__Exercise requirements__
(1) From the Pelosi attack report, list every item that police say DePape had with him.
(2) Answer these from the Pelosi attack report:
(a) How old is Paul Pelosi?
(b) Which country is DePape from?
(c) On what day was Paul Pelosi released from the hospital?
(3) In the Pelosi attack report, rewrite the passage from "DePape, an illegal" to "ties and tape.", putting "captive" in place of "hostage".

__Document excerpt__
"""

An NBC News report Friday morning contradicts details in the federal charging papers against David DePape, 42, about the attack one week ago on Paul Pelosi, the 82-year-old husband of Speaker of the House Nancy Pelosi (D-CA), at the couple’s San Francisco home. Pelosi was released from the hospital Thursday and returned home where he faces a long recovery from injuries from the hammer attack that required skull surgery and also seriously injured his right arm and hands.

DePape, an illegal alien from Canada, faces state and federal charges and is being held without bail and has an ICE detainer. DePape reportedly confessed to breaking into the Pelosi home with plans to hold Nancy Pelosi hostage and break her kneecaps. He allegedly tried to take Paul Pelosi hostage instead when told she was not home. Police report DePape had two hammers, zip ties and tape.

"""

__Recorded information__
"""

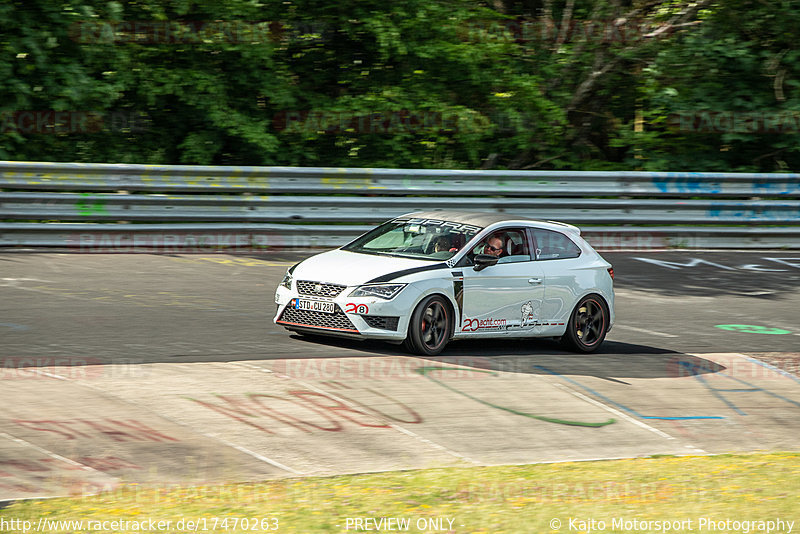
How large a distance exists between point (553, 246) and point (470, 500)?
19.4ft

"""

__Solved problems__
(1)
- two hammers
- zip ties
- tape

(2)
(a) 82
(b) Canada
(c) Thursday

(3)
DePape, an illegal alien from Canada, faces state and federal charges and is being held without bail and has an ICE detainer. DePape reportedly confessed to breaking into the Pelosi home with plans to hold Nancy Pelosi captive and break her kneecaps. He allegedly tried to take Paul Pelosi captive instead when told she was not home. Police report DePape had two hammers, zip ties and tape.